(Spatial reasoning records)
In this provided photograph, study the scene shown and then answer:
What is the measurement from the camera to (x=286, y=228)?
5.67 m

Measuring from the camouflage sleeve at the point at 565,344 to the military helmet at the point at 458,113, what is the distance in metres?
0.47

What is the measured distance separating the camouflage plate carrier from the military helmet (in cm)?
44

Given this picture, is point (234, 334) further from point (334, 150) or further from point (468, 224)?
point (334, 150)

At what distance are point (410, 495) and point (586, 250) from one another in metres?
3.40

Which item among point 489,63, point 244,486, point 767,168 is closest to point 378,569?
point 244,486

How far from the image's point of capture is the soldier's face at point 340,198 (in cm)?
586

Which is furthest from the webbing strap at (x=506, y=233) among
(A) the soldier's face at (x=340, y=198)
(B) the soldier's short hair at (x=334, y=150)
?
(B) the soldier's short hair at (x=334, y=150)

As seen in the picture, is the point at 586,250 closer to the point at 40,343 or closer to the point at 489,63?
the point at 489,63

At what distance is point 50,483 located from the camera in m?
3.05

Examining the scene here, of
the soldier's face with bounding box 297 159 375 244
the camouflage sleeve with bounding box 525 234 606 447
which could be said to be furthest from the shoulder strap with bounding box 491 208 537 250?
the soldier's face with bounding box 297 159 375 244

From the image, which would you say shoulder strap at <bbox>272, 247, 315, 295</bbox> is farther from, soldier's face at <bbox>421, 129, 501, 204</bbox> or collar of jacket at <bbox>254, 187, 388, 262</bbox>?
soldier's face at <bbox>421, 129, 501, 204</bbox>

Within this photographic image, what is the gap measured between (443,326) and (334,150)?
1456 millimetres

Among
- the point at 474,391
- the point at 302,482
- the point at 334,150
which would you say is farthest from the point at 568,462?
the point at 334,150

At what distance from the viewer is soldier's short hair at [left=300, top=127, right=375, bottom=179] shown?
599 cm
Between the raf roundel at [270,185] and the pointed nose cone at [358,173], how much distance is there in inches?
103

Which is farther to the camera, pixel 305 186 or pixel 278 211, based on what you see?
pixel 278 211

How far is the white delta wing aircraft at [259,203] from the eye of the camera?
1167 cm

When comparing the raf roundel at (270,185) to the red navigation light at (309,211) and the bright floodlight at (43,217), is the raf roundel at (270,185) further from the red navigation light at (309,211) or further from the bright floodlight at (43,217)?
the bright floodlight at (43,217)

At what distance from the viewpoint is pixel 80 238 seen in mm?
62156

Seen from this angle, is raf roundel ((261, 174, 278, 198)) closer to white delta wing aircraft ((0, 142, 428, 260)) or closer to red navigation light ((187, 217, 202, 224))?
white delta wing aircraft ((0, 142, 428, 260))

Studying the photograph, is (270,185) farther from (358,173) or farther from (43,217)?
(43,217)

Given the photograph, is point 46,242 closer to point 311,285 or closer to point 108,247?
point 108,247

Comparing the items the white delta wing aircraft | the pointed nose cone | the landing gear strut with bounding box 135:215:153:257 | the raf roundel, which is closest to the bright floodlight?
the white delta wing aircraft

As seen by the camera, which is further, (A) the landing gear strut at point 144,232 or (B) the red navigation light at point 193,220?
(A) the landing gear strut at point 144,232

**STATED PROBLEM:**
From the first line to the last, retype the data exactly.

**RESULT OF THE EXERCISE:**
In this provided photograph, study the scene shown and then answer:
What is the measurement from the camera to (x=286, y=228)?
5.67 m

Measuring from the camouflage sleeve at the point at 565,344 to the military helmet at the point at 458,113, what is the distance in metres?
0.47

What is the measured distance separating the camouflage plate carrier from the military helmet (in cm)?
44

Given this picture, is point (234, 334) further from point (334, 150) or further from point (468, 224)?
point (334, 150)

At what distance are point (410, 495) and point (586, 250) from one another in metres?
3.40

Which item among point 489,63, point 244,486, point 767,168 is closest to point 378,569?
point 244,486

How far from the image's point of capture is the soldier's face at point 340,198 (in cm)?
586

Which is furthest from the webbing strap at (x=506, y=233) among
(A) the soldier's face at (x=340, y=198)
(B) the soldier's short hair at (x=334, y=150)
?
(B) the soldier's short hair at (x=334, y=150)

As seen in the picture, is the point at 586,250 closer to the point at 40,343 or closer to the point at 489,63?
the point at 489,63

At what distance is point 50,483 located from the camera in m?
3.05

Examining the scene here, of
the soldier's face with bounding box 297 159 375 244
the camouflage sleeve with bounding box 525 234 606 447
which could be said to be furthest from the shoulder strap with bounding box 491 208 537 250?
the soldier's face with bounding box 297 159 375 244

From the image, which would you say shoulder strap at <bbox>272, 247, 315, 295</bbox> is farther from, soldier's face at <bbox>421, 129, 501, 204</bbox> or collar of jacket at <bbox>254, 187, 388, 262</bbox>?
soldier's face at <bbox>421, 129, 501, 204</bbox>

Within this photographic image, what is the gap measured between (443,326) and (334,150)?
1456 millimetres

Among
- the point at 474,391
- the point at 302,482
- the point at 334,150
which would you say is farthest from the point at 568,462?
the point at 334,150

At what distance from the viewer is soldier's short hair at [left=300, top=127, right=375, bottom=179] shown?
599 cm
Between the raf roundel at [270,185] and the pointed nose cone at [358,173], how much distance is there in inches?
103

Which is farther to the camera, pixel 305 186 or pixel 278 211, based on what you see?
pixel 278 211

How far is the white delta wing aircraft at [259,203] from the eye of the camera?
1167 cm

When comparing the raf roundel at (270,185) to the red navigation light at (309,211) and the bright floodlight at (43,217), is the raf roundel at (270,185) further from the red navigation light at (309,211) or further from the bright floodlight at (43,217)?
the bright floodlight at (43,217)

At what distance from the viewpoint is pixel 80 238 seen in mm?
62156

Seen from this angle, is raf roundel ((261, 174, 278, 198)) closer to white delta wing aircraft ((0, 142, 428, 260)) or closer to red navigation light ((187, 217, 202, 224))?
white delta wing aircraft ((0, 142, 428, 260))

Studying the photograph, is (270,185) farther from (358,173) or farther from (43,217)?
(43,217)

Given the photograph, is point 46,242 closer to point 311,285 or closer to point 108,247?
point 108,247

Comparing the items the white delta wing aircraft | the pointed nose cone | the landing gear strut with bounding box 135:215:153:257 | the raf roundel, which is closest to the bright floodlight?
the white delta wing aircraft

As seen by the camera, which is further, (A) the landing gear strut at point 144,232 or (B) the red navigation light at point 193,220?
(A) the landing gear strut at point 144,232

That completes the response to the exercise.